Indicaciones a seguir -
Responda las siguientes preguntas a partir del texto sobre las ideas zombis:
1. ¿De qué se alimentan los zombis en su ámbito ficcional?
2. ¿Cuándo tuvo la idea de la dolarización su anterior minuto de fama?
3. ¿Qué dos funciones de la moneda cumple ya la divisa estadounidense en el mercado local?

Fragmento fuente -
——
Otra idea zombi


Por Claudio Scaletta

No es la primera vez que en este espacio se habla de “ideas zombies”. Se trata de esas ideas que se creía muertas, refutadas por la teoría y por la historia, pero que reaparecen de improviso y vuelven a atacar cerebros desprevenidos. Aunque sea redundante, recuérdese que en su ámbito ficcional los zombies se alimentan de cerebros.

Al comienzo de la actual administración las ideas zombis reaparecieron en tropel. Entre las más destacadas pueden citarse: que la inflación es un fenómeno exclusivamente monetario; que la apertura económica genera desarrollo del comercio exterior en ambas direcciones, importaciones y exportaciones; que existiría un tipo de cambio que además de presuntamente competitivo podría ser estable; que con tipo de cambio flotante no importan los déficit de la cuenta corriente del balance de pagos; que las desregulaciones en los mercados laborales mejoran el empleo; que la baja de impuestos y salarios incentivan la inversión; que se necesitan divisas para contrarrestar los déficit en pesos o, viceversa, que el ataque a los déficits internos resuelve los déficits externos. La lista completa es realmente extensa, pero los destacados pueden completarse con la idea de que un acuerdo con el FMI resuelve algún problema macro.

En las últimas semanas reapareció también la idea zombi de la “dolarización”, cuyo anterior minuto de fama fue a comienzos de los 2000. La revivieron las declaraciones de un alto funcionario estadounidense, la posterior desmentida de funcionarios locales y hasta la versada metida de cuchara de Domingo Cavallo. Bien mirada, la divisa estadounidense ya cumple en el mercado local algunas de las principales funciones formales de la moneda, como las de ser patrón y reserva de valor. Se trata de una consecuencia de la historia económica del último casi medio siglo: etapa en la que se sostuvieron largos períodos de alta inflación y volatilidad cambiaria, fenómenos que convivieron con la ausencia de instrumentos de ahorro seguros y estables en moneda propia y hasta con tasas de interés negativas. Buena parte de la dolarización de los excedentes económicos, al margen de los componentes especulativos que siempre existen, es una consecuencia de la demanda de los actores económicos por reservar el valor de sus excedentes. No es una cuestión cultural, algo así como “la propensión de los argentinos a dolarizarse” o “el amor al billete verde”, sino un fenómeno microeconómico que, al generalizarse, deviene macro.
——
Entradas -

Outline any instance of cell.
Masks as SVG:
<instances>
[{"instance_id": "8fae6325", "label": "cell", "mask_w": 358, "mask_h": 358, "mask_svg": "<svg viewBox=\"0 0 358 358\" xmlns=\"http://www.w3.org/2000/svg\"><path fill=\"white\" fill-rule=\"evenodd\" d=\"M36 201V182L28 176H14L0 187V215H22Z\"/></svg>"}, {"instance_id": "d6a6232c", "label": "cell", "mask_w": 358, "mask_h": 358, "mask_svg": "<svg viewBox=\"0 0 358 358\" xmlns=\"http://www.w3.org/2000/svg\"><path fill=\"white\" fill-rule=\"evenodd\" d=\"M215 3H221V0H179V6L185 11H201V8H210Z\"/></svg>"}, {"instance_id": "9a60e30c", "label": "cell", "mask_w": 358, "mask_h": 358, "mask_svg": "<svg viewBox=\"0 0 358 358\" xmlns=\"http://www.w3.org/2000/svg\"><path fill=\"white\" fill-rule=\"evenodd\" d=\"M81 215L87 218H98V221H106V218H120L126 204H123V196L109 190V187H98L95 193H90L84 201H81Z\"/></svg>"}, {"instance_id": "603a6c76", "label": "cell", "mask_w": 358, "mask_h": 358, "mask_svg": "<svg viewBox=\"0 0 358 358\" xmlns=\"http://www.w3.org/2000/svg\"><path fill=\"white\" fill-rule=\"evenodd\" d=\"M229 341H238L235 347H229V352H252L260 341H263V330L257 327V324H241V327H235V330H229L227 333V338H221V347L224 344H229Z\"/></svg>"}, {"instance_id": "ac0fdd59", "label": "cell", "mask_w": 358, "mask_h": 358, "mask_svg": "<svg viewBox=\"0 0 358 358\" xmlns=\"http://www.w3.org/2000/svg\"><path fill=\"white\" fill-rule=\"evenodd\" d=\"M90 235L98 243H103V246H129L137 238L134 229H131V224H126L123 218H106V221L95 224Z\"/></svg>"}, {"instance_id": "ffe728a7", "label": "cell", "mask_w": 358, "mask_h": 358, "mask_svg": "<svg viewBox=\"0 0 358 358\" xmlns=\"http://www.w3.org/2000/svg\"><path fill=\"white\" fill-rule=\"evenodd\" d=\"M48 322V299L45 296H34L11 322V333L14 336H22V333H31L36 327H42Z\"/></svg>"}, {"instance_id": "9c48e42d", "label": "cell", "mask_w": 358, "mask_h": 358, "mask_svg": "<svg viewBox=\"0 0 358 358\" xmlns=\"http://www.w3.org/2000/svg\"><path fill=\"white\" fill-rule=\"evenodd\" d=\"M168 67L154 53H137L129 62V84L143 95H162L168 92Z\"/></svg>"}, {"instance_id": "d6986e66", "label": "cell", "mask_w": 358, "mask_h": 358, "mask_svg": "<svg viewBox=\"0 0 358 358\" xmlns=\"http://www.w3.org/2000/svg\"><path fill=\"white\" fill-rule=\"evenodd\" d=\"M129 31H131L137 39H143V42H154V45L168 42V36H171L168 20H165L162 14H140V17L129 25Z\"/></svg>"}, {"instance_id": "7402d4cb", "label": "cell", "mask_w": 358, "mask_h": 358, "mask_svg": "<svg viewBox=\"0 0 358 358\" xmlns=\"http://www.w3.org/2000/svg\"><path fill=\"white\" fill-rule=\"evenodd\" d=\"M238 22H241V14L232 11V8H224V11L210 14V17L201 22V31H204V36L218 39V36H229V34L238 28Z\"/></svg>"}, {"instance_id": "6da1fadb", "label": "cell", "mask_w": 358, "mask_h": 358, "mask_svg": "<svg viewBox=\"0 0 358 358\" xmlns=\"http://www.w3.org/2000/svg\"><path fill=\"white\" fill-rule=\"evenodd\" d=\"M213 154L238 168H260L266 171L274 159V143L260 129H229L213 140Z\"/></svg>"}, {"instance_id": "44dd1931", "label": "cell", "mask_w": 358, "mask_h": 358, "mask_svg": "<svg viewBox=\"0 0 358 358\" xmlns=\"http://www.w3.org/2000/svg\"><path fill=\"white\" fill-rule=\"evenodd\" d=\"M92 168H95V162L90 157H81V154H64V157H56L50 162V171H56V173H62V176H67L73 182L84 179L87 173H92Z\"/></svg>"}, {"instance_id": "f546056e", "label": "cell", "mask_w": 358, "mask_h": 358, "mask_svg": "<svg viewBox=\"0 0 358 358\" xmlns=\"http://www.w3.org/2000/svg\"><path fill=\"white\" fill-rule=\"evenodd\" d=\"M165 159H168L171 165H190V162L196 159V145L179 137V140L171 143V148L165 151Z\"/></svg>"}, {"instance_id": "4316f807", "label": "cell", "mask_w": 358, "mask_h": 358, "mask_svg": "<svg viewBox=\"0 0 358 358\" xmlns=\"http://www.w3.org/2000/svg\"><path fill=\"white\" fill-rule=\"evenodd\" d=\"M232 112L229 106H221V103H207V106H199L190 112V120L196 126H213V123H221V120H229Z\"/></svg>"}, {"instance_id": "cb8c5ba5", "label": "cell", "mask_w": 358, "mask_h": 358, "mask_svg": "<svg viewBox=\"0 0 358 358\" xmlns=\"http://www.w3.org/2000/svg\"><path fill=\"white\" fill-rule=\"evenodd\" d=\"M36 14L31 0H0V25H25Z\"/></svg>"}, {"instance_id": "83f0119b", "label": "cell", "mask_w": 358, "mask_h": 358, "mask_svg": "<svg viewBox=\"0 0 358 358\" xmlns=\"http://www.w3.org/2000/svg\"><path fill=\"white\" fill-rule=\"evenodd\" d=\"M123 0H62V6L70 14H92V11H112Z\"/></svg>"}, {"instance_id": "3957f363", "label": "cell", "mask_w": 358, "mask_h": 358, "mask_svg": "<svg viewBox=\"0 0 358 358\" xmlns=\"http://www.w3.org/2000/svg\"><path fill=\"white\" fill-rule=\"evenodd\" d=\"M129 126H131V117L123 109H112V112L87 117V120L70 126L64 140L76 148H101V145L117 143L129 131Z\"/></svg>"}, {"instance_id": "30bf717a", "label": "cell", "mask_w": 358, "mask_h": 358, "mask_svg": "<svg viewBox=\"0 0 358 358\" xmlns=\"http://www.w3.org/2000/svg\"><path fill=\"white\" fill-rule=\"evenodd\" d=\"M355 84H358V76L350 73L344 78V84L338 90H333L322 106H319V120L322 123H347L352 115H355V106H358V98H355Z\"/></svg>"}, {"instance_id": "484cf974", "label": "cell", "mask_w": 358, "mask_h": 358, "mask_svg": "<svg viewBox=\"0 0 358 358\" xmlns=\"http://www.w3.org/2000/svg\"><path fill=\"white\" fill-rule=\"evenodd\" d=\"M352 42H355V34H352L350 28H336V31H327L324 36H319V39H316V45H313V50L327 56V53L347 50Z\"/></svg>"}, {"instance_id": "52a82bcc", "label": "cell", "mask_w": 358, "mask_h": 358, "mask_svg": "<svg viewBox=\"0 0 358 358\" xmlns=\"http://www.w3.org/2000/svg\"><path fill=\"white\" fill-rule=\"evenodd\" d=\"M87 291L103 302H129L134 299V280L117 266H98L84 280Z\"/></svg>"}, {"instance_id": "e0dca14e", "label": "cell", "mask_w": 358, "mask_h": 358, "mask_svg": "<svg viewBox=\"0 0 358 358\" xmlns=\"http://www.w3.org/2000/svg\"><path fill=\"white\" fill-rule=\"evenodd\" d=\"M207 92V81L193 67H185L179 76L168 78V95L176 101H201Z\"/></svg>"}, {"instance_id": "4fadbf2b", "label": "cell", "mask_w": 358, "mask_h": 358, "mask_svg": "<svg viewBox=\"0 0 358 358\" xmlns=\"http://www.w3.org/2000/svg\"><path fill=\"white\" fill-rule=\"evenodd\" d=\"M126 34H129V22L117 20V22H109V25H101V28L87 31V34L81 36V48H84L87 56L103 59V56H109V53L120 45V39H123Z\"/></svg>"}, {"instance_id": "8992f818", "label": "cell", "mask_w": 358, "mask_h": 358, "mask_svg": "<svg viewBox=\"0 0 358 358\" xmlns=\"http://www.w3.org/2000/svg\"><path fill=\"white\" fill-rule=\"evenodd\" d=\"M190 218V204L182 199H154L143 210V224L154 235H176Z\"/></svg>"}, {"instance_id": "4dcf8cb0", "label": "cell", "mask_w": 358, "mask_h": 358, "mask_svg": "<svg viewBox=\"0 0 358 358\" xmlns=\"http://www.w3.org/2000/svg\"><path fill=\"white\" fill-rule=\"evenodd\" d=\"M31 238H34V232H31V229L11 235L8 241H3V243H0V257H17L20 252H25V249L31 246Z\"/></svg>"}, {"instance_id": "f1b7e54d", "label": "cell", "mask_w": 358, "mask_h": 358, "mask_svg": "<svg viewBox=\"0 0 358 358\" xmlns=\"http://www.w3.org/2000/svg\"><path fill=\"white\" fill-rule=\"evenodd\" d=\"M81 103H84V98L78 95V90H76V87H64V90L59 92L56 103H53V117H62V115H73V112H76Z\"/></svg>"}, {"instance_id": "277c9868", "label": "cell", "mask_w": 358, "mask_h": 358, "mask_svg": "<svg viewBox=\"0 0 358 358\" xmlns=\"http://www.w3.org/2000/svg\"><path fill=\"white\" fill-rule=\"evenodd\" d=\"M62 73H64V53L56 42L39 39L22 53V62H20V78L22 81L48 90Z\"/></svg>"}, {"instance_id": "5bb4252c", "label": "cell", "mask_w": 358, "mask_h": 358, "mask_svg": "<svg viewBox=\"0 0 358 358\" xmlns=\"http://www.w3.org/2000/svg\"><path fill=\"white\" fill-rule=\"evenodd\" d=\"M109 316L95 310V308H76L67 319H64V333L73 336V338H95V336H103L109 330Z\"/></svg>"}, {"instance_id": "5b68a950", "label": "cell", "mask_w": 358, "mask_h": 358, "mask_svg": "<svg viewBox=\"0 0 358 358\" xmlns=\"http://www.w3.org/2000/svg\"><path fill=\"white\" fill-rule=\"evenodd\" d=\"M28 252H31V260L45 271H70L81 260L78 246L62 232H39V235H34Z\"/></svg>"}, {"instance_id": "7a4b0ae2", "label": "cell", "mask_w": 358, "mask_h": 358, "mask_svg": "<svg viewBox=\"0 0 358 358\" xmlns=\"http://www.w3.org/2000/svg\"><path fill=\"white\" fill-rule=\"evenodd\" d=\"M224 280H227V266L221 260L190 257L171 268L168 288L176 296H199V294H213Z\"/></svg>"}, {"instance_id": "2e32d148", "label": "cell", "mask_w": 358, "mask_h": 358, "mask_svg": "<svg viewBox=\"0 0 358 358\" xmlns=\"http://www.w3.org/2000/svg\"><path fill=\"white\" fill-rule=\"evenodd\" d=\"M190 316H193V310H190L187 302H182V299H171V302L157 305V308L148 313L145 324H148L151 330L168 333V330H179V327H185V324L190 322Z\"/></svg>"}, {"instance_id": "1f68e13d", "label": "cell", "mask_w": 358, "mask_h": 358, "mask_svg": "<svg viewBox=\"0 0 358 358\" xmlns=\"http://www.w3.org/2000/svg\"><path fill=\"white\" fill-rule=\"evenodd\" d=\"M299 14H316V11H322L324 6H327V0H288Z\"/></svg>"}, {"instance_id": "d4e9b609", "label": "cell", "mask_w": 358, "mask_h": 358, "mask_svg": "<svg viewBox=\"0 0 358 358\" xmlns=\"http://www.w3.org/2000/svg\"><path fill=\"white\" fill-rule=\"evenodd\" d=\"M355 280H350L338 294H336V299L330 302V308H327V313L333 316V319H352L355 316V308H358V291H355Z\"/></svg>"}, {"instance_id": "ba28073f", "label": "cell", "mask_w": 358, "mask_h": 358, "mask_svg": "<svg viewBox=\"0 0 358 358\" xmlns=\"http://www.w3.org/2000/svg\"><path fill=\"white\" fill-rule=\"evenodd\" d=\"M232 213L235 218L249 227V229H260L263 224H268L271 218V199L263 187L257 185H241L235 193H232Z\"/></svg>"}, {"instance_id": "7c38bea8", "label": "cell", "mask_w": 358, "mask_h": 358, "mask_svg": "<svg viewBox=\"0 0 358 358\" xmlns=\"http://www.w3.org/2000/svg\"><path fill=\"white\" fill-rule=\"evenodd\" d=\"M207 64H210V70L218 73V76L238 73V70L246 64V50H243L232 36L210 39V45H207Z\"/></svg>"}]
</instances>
——
Solución del ejercicio -
1. De cerebros.
2. A comienzos de los 2000.
3. Las de ser patrón y reserva de valor.